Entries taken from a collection

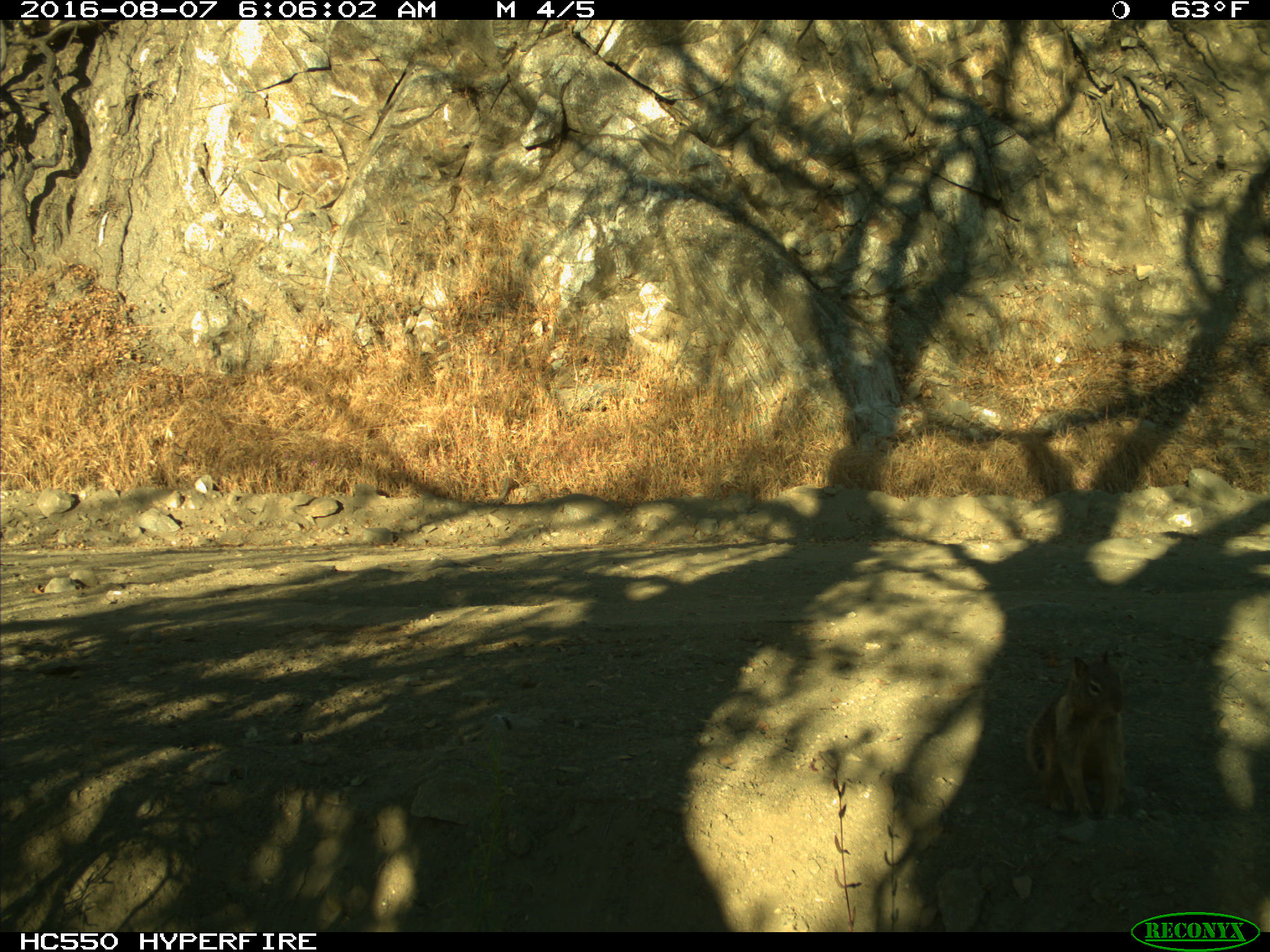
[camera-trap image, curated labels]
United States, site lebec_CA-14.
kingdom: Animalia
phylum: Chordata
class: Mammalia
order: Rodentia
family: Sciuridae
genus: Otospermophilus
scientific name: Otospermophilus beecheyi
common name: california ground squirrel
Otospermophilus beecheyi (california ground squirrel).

* * *

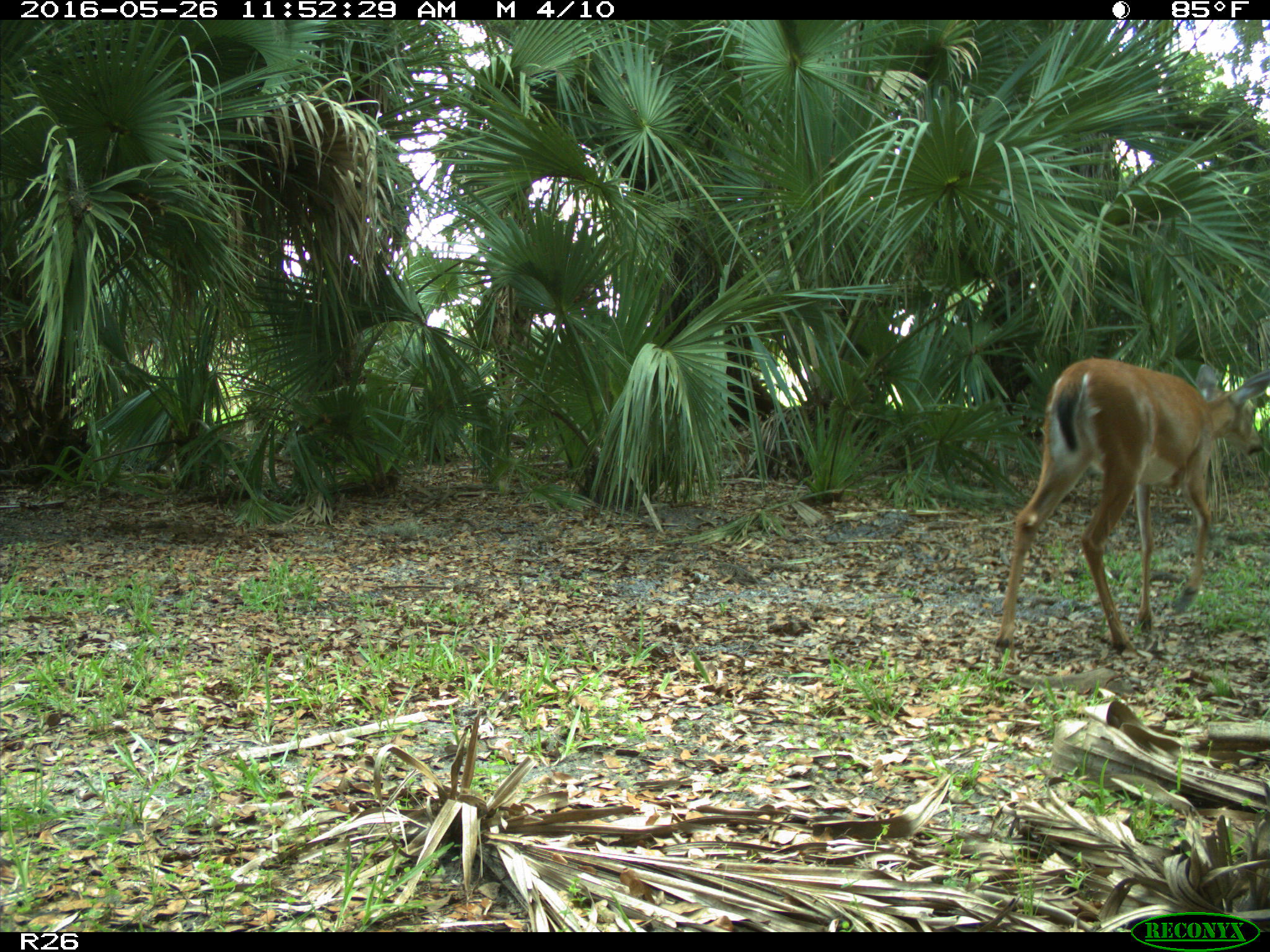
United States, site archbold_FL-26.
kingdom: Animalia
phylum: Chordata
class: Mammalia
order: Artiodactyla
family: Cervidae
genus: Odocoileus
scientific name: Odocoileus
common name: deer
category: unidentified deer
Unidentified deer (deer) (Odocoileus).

**Your instructions**
Every line above in which the word "site" occurs needs to be copied.

**Problem solution**
United States, site lebec_CA-14.
United States, site archbold_FL-26.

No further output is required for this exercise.